The challenge is to try to separate only the caffeine from the coffee beans while leaving the other chemicals at their original concentrations. Not an easy job as coffee contains somewhere around 1,000 chemicals that are important to the taste and aroma of this wonderfully complex elixir.
The Swiss Water Process relies on two concepts, solubility and osmosis, to decaffeinate coffee beans. It begins by soaking a batch of beans in very hot water in order to dissolve the caffeine. The water is then drawn off and passed through an activated charcoal filter.
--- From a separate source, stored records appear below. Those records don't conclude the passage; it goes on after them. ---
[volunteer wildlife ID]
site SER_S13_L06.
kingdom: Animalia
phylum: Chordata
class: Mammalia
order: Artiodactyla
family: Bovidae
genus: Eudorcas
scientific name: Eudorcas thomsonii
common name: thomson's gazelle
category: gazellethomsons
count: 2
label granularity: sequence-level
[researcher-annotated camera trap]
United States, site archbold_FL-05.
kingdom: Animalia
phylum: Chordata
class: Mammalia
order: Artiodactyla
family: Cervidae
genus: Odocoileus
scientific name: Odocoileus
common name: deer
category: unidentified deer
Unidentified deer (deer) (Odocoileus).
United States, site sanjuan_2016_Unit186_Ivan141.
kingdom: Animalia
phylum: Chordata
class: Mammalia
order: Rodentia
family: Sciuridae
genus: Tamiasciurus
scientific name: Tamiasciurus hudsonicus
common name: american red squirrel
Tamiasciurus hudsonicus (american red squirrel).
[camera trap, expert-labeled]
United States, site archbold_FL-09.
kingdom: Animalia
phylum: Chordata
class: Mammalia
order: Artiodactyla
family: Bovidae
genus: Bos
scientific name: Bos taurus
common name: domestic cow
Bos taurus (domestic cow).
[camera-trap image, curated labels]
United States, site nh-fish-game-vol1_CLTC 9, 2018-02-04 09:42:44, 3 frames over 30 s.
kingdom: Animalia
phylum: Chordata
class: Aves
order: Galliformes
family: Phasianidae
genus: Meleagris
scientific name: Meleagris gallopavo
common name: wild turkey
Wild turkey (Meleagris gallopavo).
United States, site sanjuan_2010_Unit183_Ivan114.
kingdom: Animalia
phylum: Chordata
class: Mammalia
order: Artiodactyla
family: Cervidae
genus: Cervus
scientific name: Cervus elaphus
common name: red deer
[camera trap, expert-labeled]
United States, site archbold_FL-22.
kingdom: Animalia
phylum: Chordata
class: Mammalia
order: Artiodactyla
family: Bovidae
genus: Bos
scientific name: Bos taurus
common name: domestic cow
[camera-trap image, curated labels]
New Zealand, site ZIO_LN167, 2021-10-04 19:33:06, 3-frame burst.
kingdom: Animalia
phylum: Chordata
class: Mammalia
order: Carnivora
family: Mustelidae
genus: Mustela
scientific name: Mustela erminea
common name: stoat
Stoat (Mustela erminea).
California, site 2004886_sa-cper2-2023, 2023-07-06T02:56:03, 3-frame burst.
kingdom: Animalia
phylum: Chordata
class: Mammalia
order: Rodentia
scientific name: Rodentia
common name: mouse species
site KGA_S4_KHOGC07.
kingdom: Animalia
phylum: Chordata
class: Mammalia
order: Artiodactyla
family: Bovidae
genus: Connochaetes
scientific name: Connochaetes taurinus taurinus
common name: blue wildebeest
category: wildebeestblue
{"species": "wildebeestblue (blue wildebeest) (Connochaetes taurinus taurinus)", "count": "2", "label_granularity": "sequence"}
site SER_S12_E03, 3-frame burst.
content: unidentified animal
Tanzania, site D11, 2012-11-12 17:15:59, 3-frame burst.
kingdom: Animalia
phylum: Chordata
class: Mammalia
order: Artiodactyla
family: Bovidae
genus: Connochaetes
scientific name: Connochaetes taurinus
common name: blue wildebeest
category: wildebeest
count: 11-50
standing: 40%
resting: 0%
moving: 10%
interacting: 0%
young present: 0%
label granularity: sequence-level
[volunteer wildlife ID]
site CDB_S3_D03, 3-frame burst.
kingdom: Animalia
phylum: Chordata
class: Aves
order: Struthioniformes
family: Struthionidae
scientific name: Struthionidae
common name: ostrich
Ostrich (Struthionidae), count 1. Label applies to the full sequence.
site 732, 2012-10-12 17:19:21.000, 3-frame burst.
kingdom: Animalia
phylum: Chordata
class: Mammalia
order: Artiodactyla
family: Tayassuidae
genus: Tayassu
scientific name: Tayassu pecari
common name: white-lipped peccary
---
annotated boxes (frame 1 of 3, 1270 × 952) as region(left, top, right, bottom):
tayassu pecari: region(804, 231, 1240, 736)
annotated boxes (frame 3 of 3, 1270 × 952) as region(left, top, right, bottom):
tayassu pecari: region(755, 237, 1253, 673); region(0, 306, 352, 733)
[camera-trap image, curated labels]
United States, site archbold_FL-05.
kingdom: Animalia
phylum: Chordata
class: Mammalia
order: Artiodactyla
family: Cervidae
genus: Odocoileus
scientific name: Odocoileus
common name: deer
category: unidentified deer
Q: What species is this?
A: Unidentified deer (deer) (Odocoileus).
The porosity of this filter is sized to only capture larger caffeine molecules, while allowing smaller oil and flavour molecules to pass through it.

Consequently we end up with beans with no caffeine and no flavour in one tank, and caffeine-free “flavour charged” water (aka “Green Coffee Extract”) in another tank. The flavourless caffeine-free beans are discarded, but the flavour rich water is reused to remove the caffeine from a fresh batch of coffee beans. Since this water already is saturated with flavour ingredients the flavours in this fresh batch can’t dissolve; only caffeine moves from the coffee beans to the water. So the result is decaffeination without a massive loss of flavour.